■ **What to produce**:
Repeat word for word the passage of the financial report excerpt below, starting with "Not applicable." and going on through "by this report.".

■ **Document segment**:
================

Cash flow from financing activities. Our financing activities provided cash of $591,184 during the nine months ended September 30, 2011, primarily as a result of proceeds from the issuance of common stock of $977,001, net borrowings under lines of credit agreements of $595,963, offset by payments on debt of $953,518.  During the nine months ended September 30, 2010, our financing activities used cash of $144,591, primarily as a result of payments on debt of $1,718,337, offset by proceeds from the issuance of common stock of $1,015,200 and net borrowings under lines of credit agreements of $541,620.
 
 
Not applicable.
 
 
28
 
 
Evaluation of disclosure controls and procedures. As of September 30, 2011, the Company's chief executive officer and chief financial officer conducted an evaluation regarding the effectiveness of the Company's disclosure controls and procedures (as defined in Rules 13a-15(e) or 15d-15(e) under the Exchange Act. Based upon the evaluation of these controls and procedures, our chief executive officer and chief financial officer concluded that our disclosure controls and procedures were effective as of the end of the period covered by this report.

================

■ **Supplied material**:
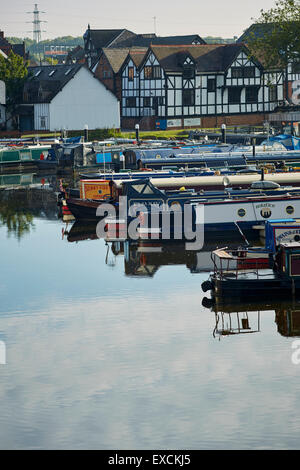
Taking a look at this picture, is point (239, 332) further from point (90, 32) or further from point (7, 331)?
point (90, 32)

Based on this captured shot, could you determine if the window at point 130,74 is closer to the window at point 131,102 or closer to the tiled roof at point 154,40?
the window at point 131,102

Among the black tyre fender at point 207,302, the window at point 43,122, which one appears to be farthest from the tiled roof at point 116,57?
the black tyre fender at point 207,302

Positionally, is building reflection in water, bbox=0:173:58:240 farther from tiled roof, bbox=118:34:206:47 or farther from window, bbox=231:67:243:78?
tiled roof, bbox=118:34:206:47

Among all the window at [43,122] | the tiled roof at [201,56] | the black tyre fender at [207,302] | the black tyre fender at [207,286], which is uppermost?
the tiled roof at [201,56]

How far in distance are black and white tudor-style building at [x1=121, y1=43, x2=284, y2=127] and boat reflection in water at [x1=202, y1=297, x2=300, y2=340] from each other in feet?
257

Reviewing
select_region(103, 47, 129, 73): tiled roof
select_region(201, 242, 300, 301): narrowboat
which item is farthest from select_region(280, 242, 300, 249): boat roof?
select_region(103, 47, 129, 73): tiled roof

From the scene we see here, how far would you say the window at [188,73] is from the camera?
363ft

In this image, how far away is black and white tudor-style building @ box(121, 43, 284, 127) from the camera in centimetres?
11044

================

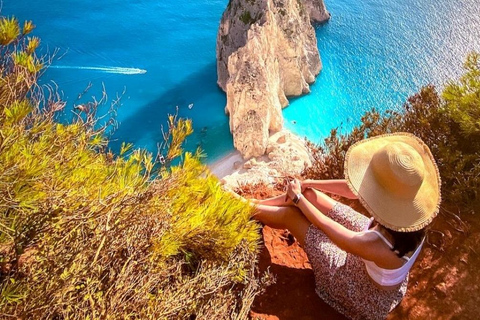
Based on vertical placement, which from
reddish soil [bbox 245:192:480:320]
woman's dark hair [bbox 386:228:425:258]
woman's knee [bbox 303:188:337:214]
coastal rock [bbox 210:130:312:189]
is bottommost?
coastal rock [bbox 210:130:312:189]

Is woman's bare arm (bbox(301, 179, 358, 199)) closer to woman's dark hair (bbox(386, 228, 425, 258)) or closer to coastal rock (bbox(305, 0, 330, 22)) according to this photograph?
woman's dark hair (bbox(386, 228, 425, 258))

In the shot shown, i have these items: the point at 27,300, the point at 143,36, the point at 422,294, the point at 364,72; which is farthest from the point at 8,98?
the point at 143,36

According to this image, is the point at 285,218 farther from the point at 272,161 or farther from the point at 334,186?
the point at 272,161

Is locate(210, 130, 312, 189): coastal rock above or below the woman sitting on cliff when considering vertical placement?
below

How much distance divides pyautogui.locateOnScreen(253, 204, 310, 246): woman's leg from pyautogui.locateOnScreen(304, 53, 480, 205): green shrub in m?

================

■ **Answer below**:
Not applicable.
 
 
28
 
 
Evaluation of disclosure controls and procedures. As of September 30, 2011, the Company's chief executive officer and chief financial officer conducted an evaluation regarding the effectiveness of the Company's disclosure controls and procedures (as defined in Rules 13a-15(e) or 15d-15(e) under the Exchange Act. Based upon the evaluation of these controls and procedures, our chief executive officer and chief financial officer concluded that our disclosure controls and procedures were effective as of the end of the period covered by this report.